The Senate-approved tax bill, if made into law, will bleed residents of New York and its surrounding areas. According to independent economic analysis, prices of homes in New York City could go south by as much as 10 percent. The burden of regional taxes may go up. This will complicate the efforts of companies to attract much needed talented and skilled workers. Local and state governments will find it much tougher to finance infrastructure upgrades and transit system improvements.
Bad news for everyone
The passage of the bill also portends a dark outcome for federal program cuts which goes to helping immigrants and residents having low incomes. The elderly would also be negatively affected. Many would not be able to afford to live in New York City. There would also be the elimination of deductions available for local and state income taxes. The property tax deduction will be capped at $10,000. This would not matter to about two-thirds of the national households which fall under standard deduction, which will be almost doubled as an effect of the bill. In New York City, however, high local and state taxes could change equations. The residents of prosperous suburban counties and Manhattan mostly itemize deductions. A number of them could see instant tax increases.
Taxes and two bill versions
The bill will negatively affect not only homeowners but all New York residents. Most city residents would enjoy tax slashes in the near term, but as per analysts, the quantum of taxes will only go north afterward. According to Bill de Blasio, the Mayor of New York, the impact on residents will be substantial. Other than higher taxes, city services would be cut due to the tax plan. The mayor said that his administration has tried to make New York, one of the most pricier cities in the world, a more affordable metropolis to live in by offering paid sick leaves and public prekindergarten. The bill formulated by the federal government has made the situation much worse.

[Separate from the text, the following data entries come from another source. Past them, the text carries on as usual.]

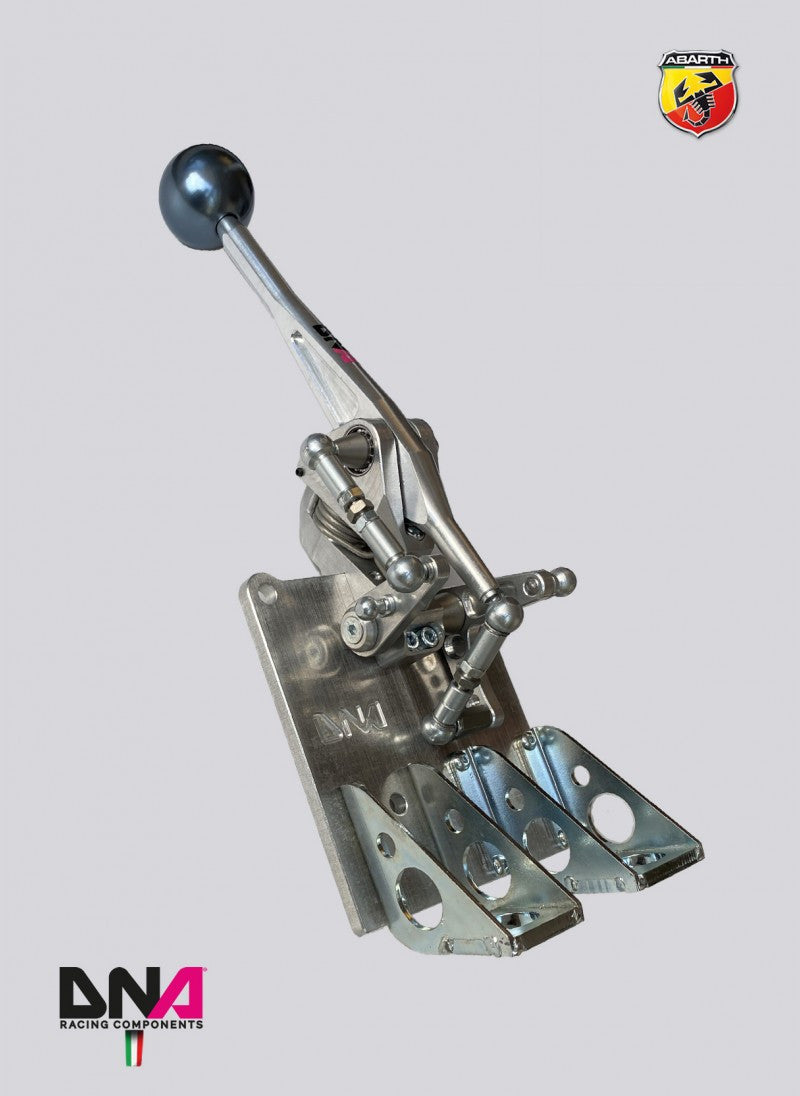 Abarth 500 DNA Racing Adjustable Short Shifter Kit-Short Shifter-DNA Racing-Round Grey-Bare Metal-Purdue Performance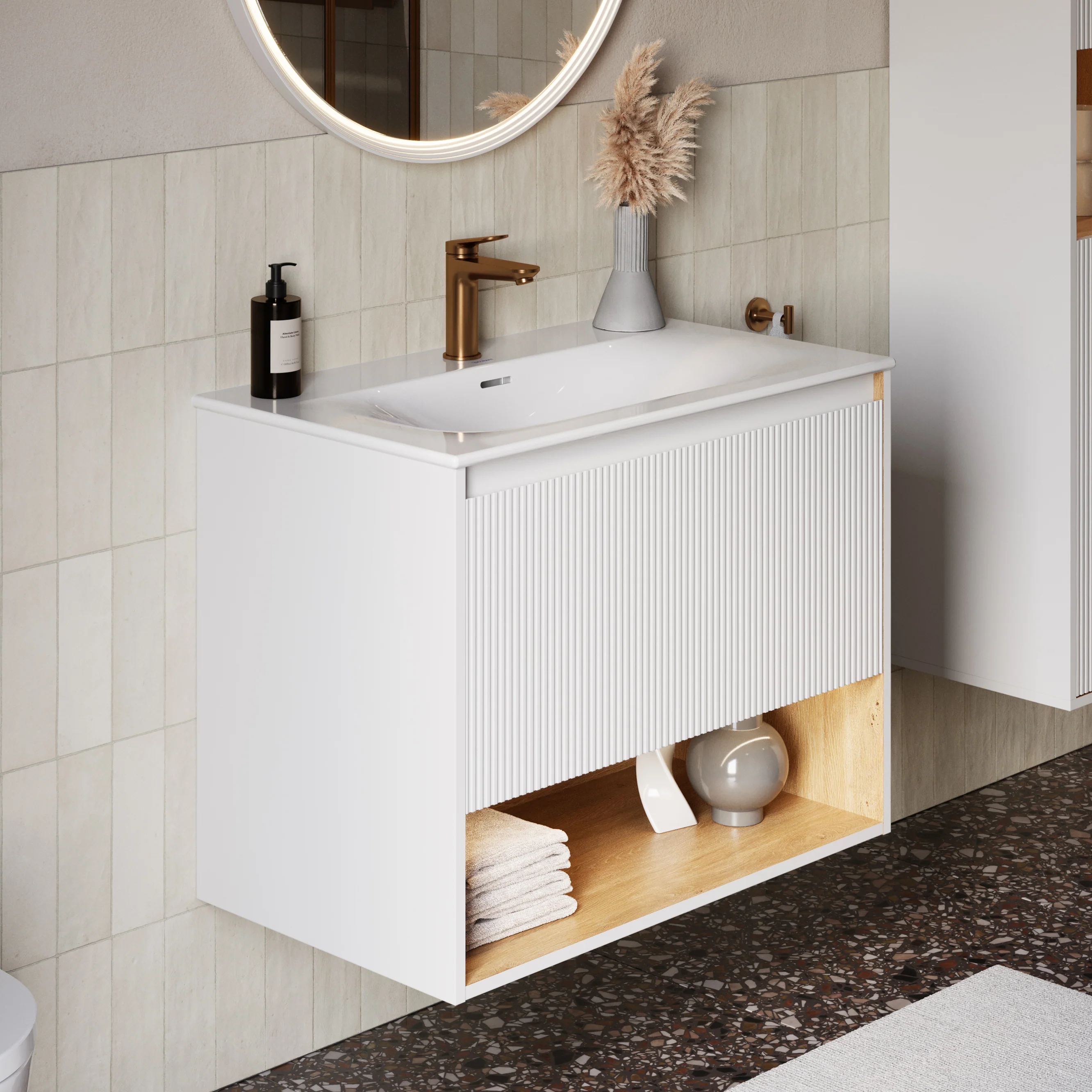 Szafka podumywalkowa BELDIVO 80 cm z umywalką ceramiczną Duravit - Image 21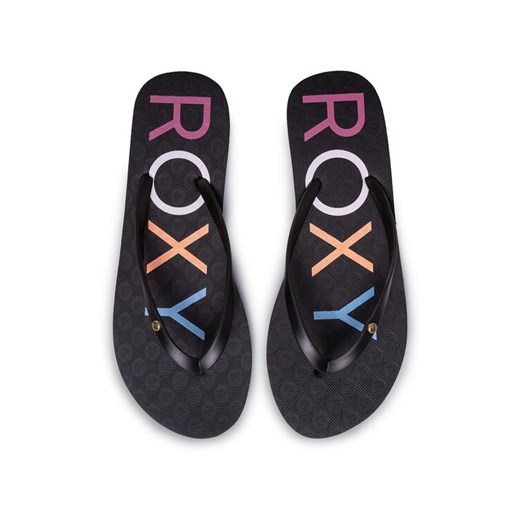 Japonki Roxy ARJL100876 Czarny ze sklepu eobuwie.pl w kategorii Klapki damskie - zdjęcie 187543013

There are two versions of the bill at present. One was passed by the Senate and one by the House. The two are considerably different. These differences must be resolved by a conference committee prior to the bill being presented to the United States President. New York has much to lose by the House Bill, including tax-exempt bonds elimination which the metropolis, along with a number of other American cities, have utilized to construct affordable housing schemes.